> [Tamamlanacak Çalışmalar]:
1. Ana dil konulu metinde yer alan “Çiçek dalında, her insan kendi halinde, aslında, neslinde, dilinde güzeldir.” cümlesini İngilizceye çeviriniz.
2. Ana dil konulu metni, son cümlesinden sonrasını yazarak sürdürünüz.

> [Okuma Metni]:
········
Ana Dil; her kişinin atasıyla var olduğu, annesiyle yar olduğu, unutulduğunda berdar olduğu; başka renklerle buluştuğunda bahar olduğu; şeytanların buhar olduğu.. Bir anlaşma/kardeşlik aracıdır.
Çiçek dalında, her insan kendi halinde, aslında, neslinde, dilinde güzeldir.
Dalından koparılan çiçek de güzel ama solana kadar! Yeşillik dalından koparıldıktan hemen sonra solar. Çiçek, solduğunda ölüdür. Deli-divane aşığı dahi sıkılır. Sıkılmakla kalmaz gayri atar hem de en kötü yere, çöplüğe...
“Çiçeği, soluncaya, seni ölünceye kadar severim!” Bu, sözde âşıkların sözüdür! Münafıktır!.. Sevmem, inanmam! Güvenmem!.. Ürkerim! Aşkta; kabrin ötesi de vardır.
Hâlbuki her çiçeğin makamı daha büyük lezzetlere varacağı meyveye durmaktır. Meyvenin içindeki çekirdek, bekadır. Toprakla buluştuğunda hayat, aksine memattır. Her hayat; insanın lezzeti, dünyanın ziynetidir…
İnsan da Hakk’ın ayeti bir çiçektir. Çiçeğe düşmanlık; meyveyi infaz, çekirdeği imhadır. Çekirdeğin imhası, ağacın varlık sebebini imhadır!..
Diller, yeşillik gibi tabiatın bir parçasıdır. Dile düşmanlık tekmil hayata düşmanlıktır, Rahman’la savaşmaktır. Rahmanla savaşan kaybetmiştir!..
Tam da bu yüzden; “Telgrafın tellerini kurşunlamalı!/ Bilirim böyle değildi bu şarkı!..” ama varsın öyle olsun!
········
> [Sağlanan Veriler]:

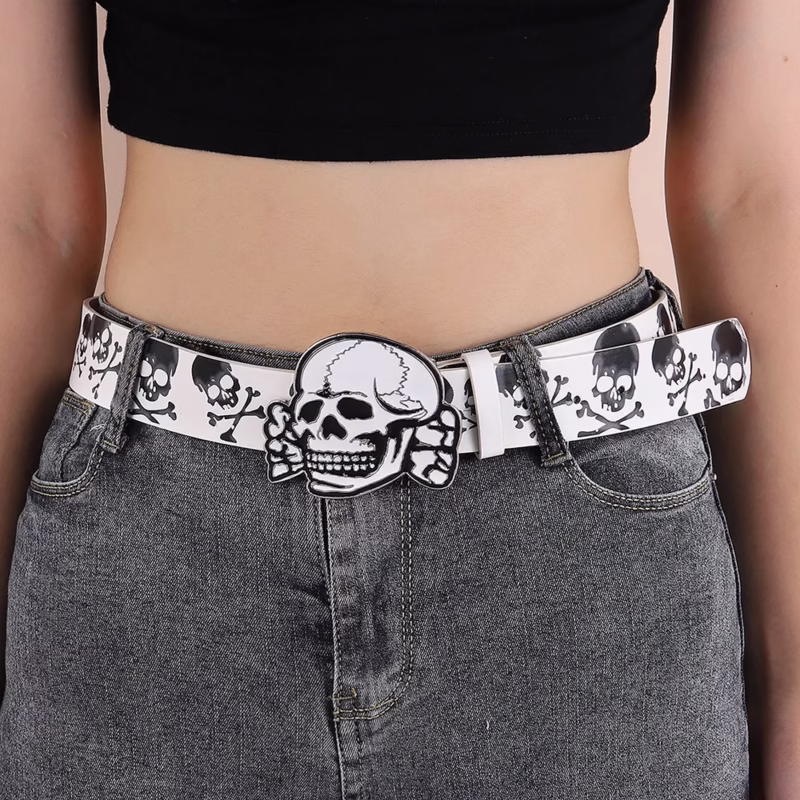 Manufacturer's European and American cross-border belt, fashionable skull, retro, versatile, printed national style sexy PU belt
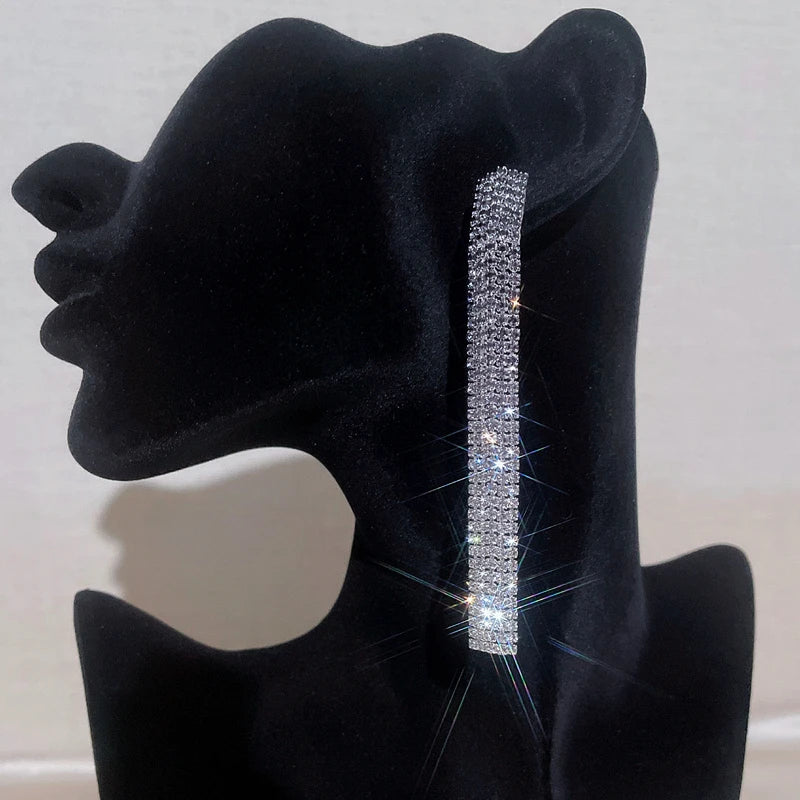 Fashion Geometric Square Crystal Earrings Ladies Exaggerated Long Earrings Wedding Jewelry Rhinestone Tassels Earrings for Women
········
> [Yanıt Listesi]:
1. A flower is beautiful on its branch; every person is beautiful as they are, in their origin, in their lineage, and in their language.

2.
Çünkü birileri hala bu şarkıyı çalıyor! Hijyende, nenesinin deterjanını (kili) kullanıyor!.. Kullanmakla kalmıyor, ahaliye de dayatıyor!
“Kardeşim olmaz! Lavabolar tıkanır, atık su boruları kapanır, şehir şebekesi çöker..” diyoruz!
“Evet, ama bizde olmaz!…” diyor!
İlerleyin beyler, geriye doğru!.. Dünyada yıl, 2024.. Bizde Milattan Önce.. Sincap, mamutlar arasında fındık arıyor!.. Buzullar erimekte… Devler dolaşıyor… Simurg’un kanatlarında Zaloğlu(!), Yedi Başlı Ejderhanın peşinde. Hüthütten haber var, Süleyman, Belkıs’ın muntazırı.. Umudumuz, dinozorların otçul(!) olmaları…
Ülkemde, Muhammedin Ümmetinde zinhar olamaz(!) dense de kardeş bir millete; “Mahabad; Dersim, Zilan, Palu; Beyaz Toroslar; Halepçeler..” yaşatıldı!..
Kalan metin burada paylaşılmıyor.